Help with memory issue? - "Error in read_cmdstan_csv(files = self$output_files(include_failed = FALSE)"

Hello,

sorry if this has been discussed elsewhere (any pointers appreciated).

I am working with some large models (or in this case, a large generated quantities block). What is the best practise for saving & loading? At present, we are saving using m$save_object(filename), and then loading using readRDS(). Until recently, this was working fine, but we now seem to be having some intermittent errors. For example, if I load my model and call m$draws() it works fine. But if I run m$draws() a second time, I get an error:

my_model <- readRDS("test1_0.model")
sim <- my_model$draws("Q", format = "df") 

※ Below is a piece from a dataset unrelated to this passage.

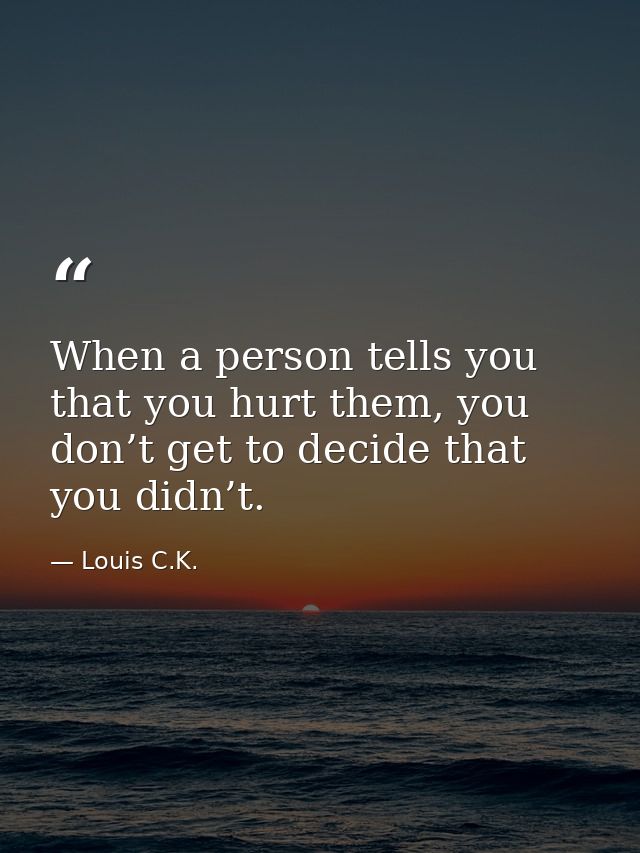 When a person tells you that you hurt them, you don’t get to decide that you didn’t. — Louis C.K.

sim <- my_model$draws("Q", format = "df") 
Error in read_cmdstan_csv(files = self$output_files(include_failed = FALSE),  : 
  Assertion on 'files' failed: File does not exist: '/var/folders/n4/y27qcvjj55zcvy93d64x00b40000gq/T/Rtmpu4zne4/FoMo1_0-202503311038-1-30eeb5.csv'.

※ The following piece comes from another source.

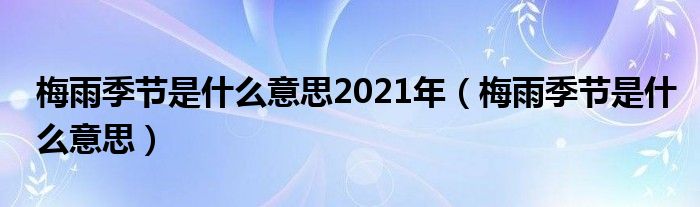 梅雨季節(jié)是什么意思2021年（梅雨季節(jié)是什么意思）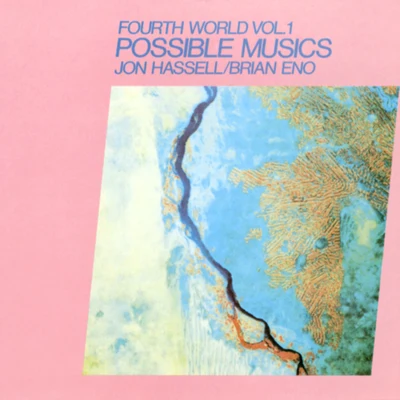 Jon Hassell/Brian Eno Fourth World Vol 1 Possible Musics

This is making my processing workflow very clunky.

Any suggestions on what I could do differently?

Thanks

It looks like the m in m$save_object(filename) is fit, not a compiled Stan program?

I would suggest recompiling rather than saving compiled models. It’s much more portable.

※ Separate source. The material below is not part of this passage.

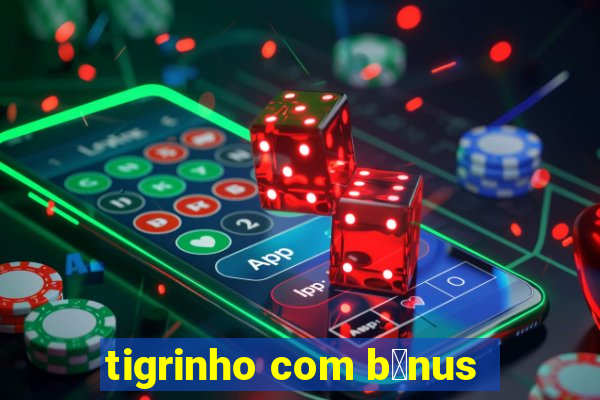 tigrinho com b么nus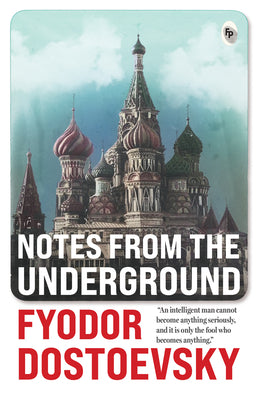 Notes from the Underground by Dostoyevsky, Fyodor book cover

I would suggest saving draws in .csv format (compressed if you’re short of space).

That way, nothing depends on R’s binary formats.

I don’t know what /var/folders/ is, but you need to put these things into a directory that’s not a temp directory that will be cleared out.

My guess is that the issue here is related to the temporary files that CmdStanR uses as the default for saving the CSVs.

A few tips:

  • For large models I would definitely recommend specifying output_dir to avoid the output being written to a temporary location. If you later don’t want to save the CSV files that end up in output_dir (e.g. if they’re really large) you can delete them after successfully reading everything into R and saving an R object. But make sure you’ve saved an R object first. Alternatively, you can avoid saving the R object since you now have the CSV files in a permanent location. Specifying output_dir just gives you the option to choose.

  • In the main CmdStanR vignette there’s a section on saving model objects that shows some other options besides using the save_object method. Basically the save_object method makes sure everything necessary is read into memory in R from CSV and then just calls saveRDS on the fitted model object. The important part is making sure things are read into memory, after that you can use any tools available in R for saving objects in various formats. The vignette gives an example of using the qsave function, which is much faster than saveRDS.

That’s the temporary directory that R uses. CmdStanR will save files there unless a directory is specified by the user.